Quien haya estado en La Habana aprenderá que ningún habitante recibe los derechos que cualquier turista de ton y son goza mientras se tuesta en las playas de Varadero o bebe ron en la conocida sala del Tropicana abierta a todo excursionista dolarizado.

  • RAFAEL DEL NARANCO

25/07/2021 05:15 am

La actual situación de Cuba nos lleva a esa heredad que atrapa el espíritu y transfiere consonancias tropicales desgarradas. Para quien camine una vez sobre la isla, será ya imposible que la olvide. Ella posee la generosidad a flor de piel, la sonrisa convertida en brisa, mientras el afecto natural de sus habitantes germina en una insondable irisación de profundo apego.
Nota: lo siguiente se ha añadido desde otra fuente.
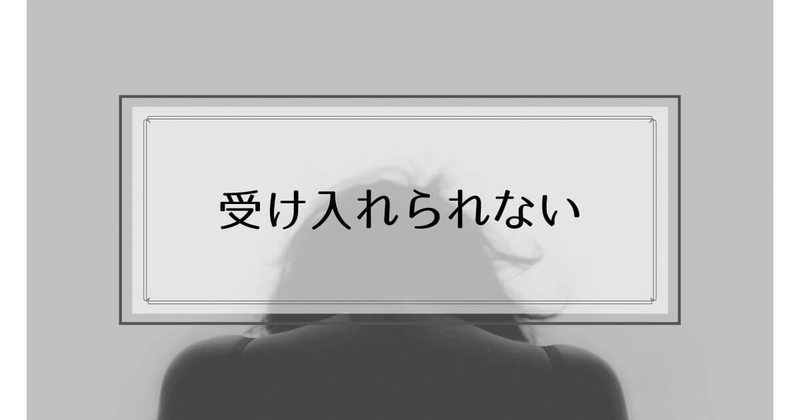 f:id:nasumiblog:20210104182723j:plain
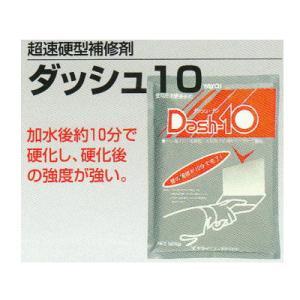 ヤヨイ化学 補修パテ ダッシュ10 500g 1つ|interiortool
En La Habana, a partir de la llegada de Fidel y sus guerrilleros –hace más de 60 años- , y en el resto de las ciudades y pueblecitos de la isla, partiendo de Guanahacabibes hasta más allá de Sierra Maestra, la aparente dignidad se encierra en recibir consignas revolucionarias como si el mundo no hubiera cambiado, mientras se sigue escuchando una y otra vez “Patria... o muerte”, algo que los antiguos descendientes de los mambises dicen, con juicio, ser un pleonasmo.

La pasada semana como ya es sabido, cientos de cubanos, cansados de tantas décadas de oprobios, salieron a las calles de La Habana y otras ciudades del país, requiriendo libertad, una emancipación que el castrismo ha cerrado a cal y canto, y cuyos anhelos han sido lanzados a las profundidades del Golfo de Florida, ese mar culpable de haberse ahogado docenas de soñadores en busca de las costas de Florida.

El bembón de piel carbonífera Nicolás Guillén, en versos marcados en compases de sóngoro y hablando “inglé”, lo marcó con palmera carbonizada: “¡Ay Cuba, si te dijera, yo que te conozco tanto bajo tu risa ligera!”.

Al unísono, el general mambí Antonio Maceo –héroe de la isla que se muerde la cola– sellaba estas palabras sobre el tronco de un cocotero erguido: “La libertad no se pide, se conquista a golpe de machete”.

Ahora ese valor está pulverizado, arrastrado sobre un conformismo que se volvió amarga rutina envuelta en desengaños.

Quien haya estado en La Habana aprenderá que ningún habitante recibe los derechos que cualquier turista de ton y son goza mientras se tuesta en las playas de Varadero o bebe ron en la conocida sala del Tropicana abierta a todo excursionista dolarizado.

Alejo Carpentier expresaba que La Habana “es una litografía alicaída y anticuada, reflejo de la más lúgubre expresión del colectivismo comunista”. Esas palabras muestran la forma en la que se ha ido hundiendo una ciudad que ha sido admiración del continente por su arquitectura, y que los “barbudos de la sierra” han dejado al fresco de un decadente meandro

Aun así, el pueblo cubano canturrea, ansía, susurra y sigue las predicciones jamás cumplidas de sus babalaos a las puertas de las desvencijadas viviendas, con el mismo garbo e impavidez que sale con una bolsa de plástico a buscar algo de conseguir por esas calles que agarrotan el anhelo hasta el cansancio, al ritmo esclavista de “Patria, socialismo o muerte”.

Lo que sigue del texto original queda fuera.